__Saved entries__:
_ _ _ _ _
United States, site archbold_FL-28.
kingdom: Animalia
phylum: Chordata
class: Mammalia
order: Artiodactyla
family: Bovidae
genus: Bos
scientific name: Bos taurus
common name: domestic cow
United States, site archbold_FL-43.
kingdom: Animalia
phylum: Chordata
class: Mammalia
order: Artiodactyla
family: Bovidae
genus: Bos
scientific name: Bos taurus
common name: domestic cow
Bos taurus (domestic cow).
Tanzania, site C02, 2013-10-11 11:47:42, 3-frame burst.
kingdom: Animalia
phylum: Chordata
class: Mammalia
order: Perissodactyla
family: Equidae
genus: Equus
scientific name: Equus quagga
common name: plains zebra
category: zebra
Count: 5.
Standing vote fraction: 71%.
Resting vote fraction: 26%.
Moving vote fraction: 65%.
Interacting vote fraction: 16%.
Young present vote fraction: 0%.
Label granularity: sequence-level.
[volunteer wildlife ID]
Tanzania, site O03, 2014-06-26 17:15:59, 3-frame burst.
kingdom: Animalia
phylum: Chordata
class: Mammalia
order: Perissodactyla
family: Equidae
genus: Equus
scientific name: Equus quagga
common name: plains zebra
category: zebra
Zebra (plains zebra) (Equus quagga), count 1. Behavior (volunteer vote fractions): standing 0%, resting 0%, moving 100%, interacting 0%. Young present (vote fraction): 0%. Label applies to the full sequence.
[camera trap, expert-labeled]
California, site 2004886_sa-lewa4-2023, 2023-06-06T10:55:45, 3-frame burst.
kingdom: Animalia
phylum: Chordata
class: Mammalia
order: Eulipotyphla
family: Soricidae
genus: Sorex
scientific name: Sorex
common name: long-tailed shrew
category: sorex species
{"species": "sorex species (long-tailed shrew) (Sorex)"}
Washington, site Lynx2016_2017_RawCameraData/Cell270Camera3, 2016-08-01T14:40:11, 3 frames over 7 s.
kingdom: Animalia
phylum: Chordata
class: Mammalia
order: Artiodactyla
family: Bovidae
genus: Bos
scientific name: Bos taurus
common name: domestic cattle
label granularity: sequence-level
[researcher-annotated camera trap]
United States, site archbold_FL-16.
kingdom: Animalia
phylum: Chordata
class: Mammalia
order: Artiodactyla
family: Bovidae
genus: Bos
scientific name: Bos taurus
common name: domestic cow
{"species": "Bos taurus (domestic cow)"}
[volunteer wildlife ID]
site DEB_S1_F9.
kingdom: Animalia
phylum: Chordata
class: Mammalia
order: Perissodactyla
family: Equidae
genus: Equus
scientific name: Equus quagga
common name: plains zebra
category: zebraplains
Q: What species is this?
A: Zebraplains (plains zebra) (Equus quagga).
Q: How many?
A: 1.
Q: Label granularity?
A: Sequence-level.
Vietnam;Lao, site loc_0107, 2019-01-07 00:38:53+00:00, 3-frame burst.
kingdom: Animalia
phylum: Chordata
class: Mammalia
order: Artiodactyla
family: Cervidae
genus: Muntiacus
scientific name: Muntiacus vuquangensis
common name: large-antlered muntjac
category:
_ _ _ _ _
__WORK ORDER__:
Copy each line from the data that features the string "site".

__RESPONSE AREA__:
United States, site archbold_FL-28.
United States, site archbold_FL-43.
Tanzania, site C02, 2013-10-11 11:47:42, 3-frame burst.
Tanzania, site O03, 2014-06-26 17:15:59, 3-frame burst.
California, site 2004886_sa-lewa4-2023, 2023-06-06T10:55:45, 3-frame burst.
Washington, site Lynx2016_2017_RawCameraData/Cell270Camera3, 2016-08-01T14:40:11, 3 frames over 7 s.
United States, site archbold_FL-16.
site DEB_S1_F9.
Vietnam;Lao, site loc_0107, 2019-01-07 00:38:53+00:00, 3-frame burst.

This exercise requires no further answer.